Innovation doesn’t happen in isolation. It doesn’t live only in meeting rooms, strategy decks, or quarterly plans. And it doesn’t live only in classrooms, theories, or textbooks. Real innovation happens in the space between thinking and doing, when ideas are tested and assumptions are challenged by fresh thinking. That space is where collaboration between the private sector and academic institutions becomes powerful.
This semester, Wakilni partnered with the American University of Beirut’s Suliman S. Olayan School of Business as part of a newly developed course in Innovation Management. Wakilni was selected as the case study, and students were given a practical challenge rooted in our daily operations: rethinking how we communicate our Golden Rules to drivers clearly and effectively, without overwhelming them.
At Wakilni, a Golden Rule is a client-specific instruction set created to guide deliveries. It includes special notes, preferences, or requirements shared by the client to ensure accurate and consistent handling of their orders. Over time, as operations grew and client needs evolved, these rules expanded. While they remained essential, they also became denser, carrying a lot of important information at once.

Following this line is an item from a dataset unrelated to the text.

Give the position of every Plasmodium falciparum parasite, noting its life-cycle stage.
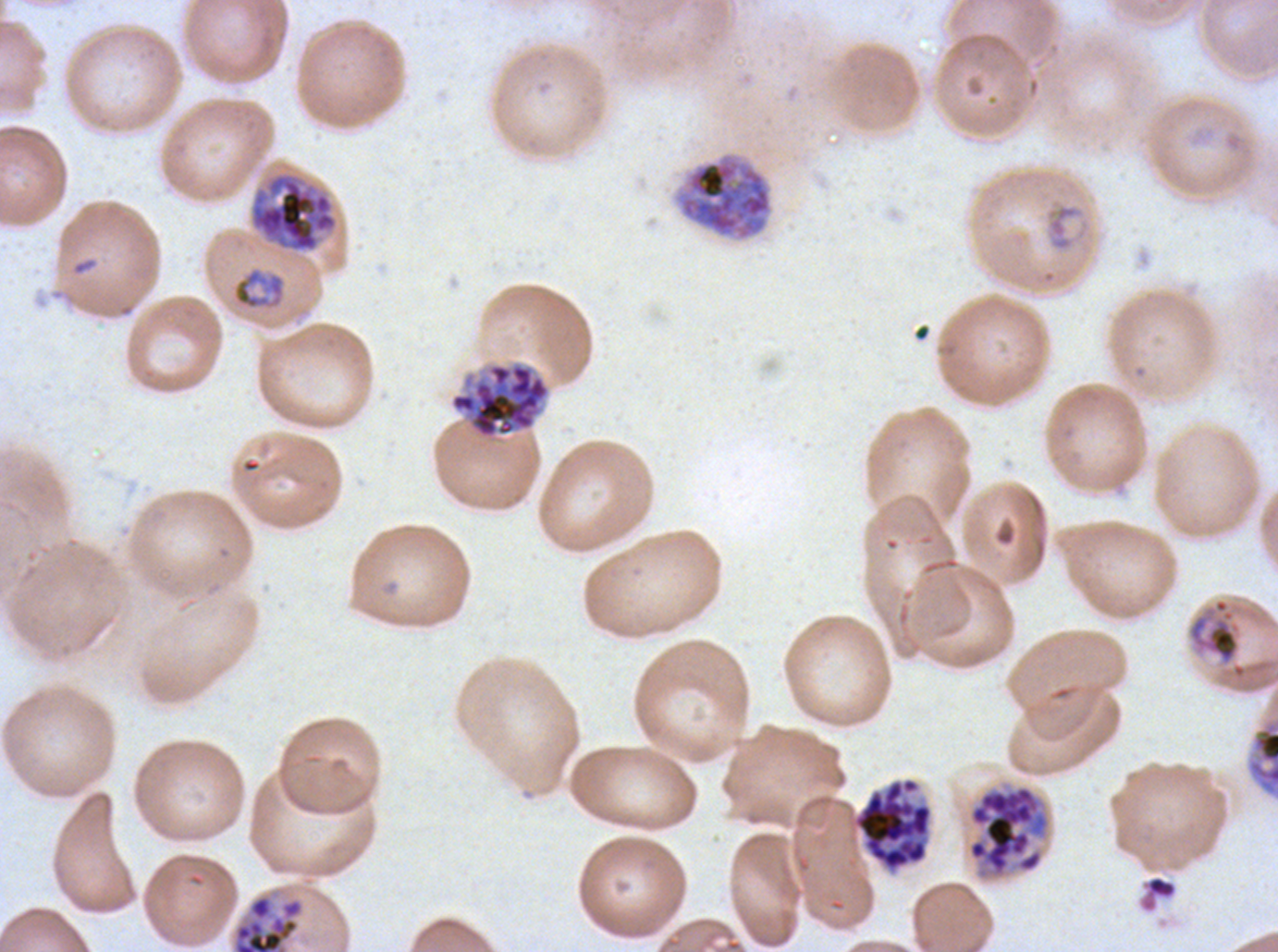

The challenge wasn’t about the relevance of the Golden Rules, but about how they were experienced by drivers in real conditions. Drivers often receive these instructions alongside many other operational messages, under time pressure and during active routes. The question the students explored was simple but critical: how do you preserve clarity when the information itself is necessary, but its volume can become overwhelming?
To understand this properly, the collaboration went beyond theoretical work. Throughout the semester, student teams visited Wakilni’s offices in Beqaa, Beirut, and Dekwaneh, where they met with fleet supervisors and operations managers. They observed how Golden Rules are currently communicated, discussed how they are reinforced, and listened to the realities teams face on the ground. Some teams also surveyed drivers to collect direct feedback on how Golden Rules are perceived, which types of instructions are easiest to absorb, and where confusion or fatigue tends to appear. These conversations grounded the project in lived experience rather than assumptions.
By Demo Day, each group presented its perspective on how Golden Rules could be communicated more effectively, whether through clearer prioritization, improved structure, or better timing. Wakilni’s management team joined the session as part of the jury, engaging directly with the students, asking questions, and evaluating the proposals through the lens of operational clarity, feasibility, and real-world impact.
Not every idea is meant to be implemented, and that was never the goal. What mattered was the process itself: seeing familiar systems through fresh eyes and allowing space for constructive questioning.
For the students, the experience demonstrated that innovation doesn’t happen in controlled environments. It happens within imperfect systems, human constraints, and competing priorities. For Wakilni, the collaboration reinforced the importance of pausing to examine everyday practices, especially when they seem to be working.
As Dr. Ziad El-Awad, Assistant Professor of Entrepreneurship at the Suliman S. Olayan School of Business, AUB, reflected: “Companies are often deeply immersed in their own realities, their pressures and boundaries. Collaboration with universities opens a different lens. It challenges assumptions and allows organizations to understand their problems in new ways.”
Opening our operations to an academic lens was ultimately about strengthening how we think about everyday work. Because often, the most meaningful improvements begin with a simple question we don’t ask often enough: why this way?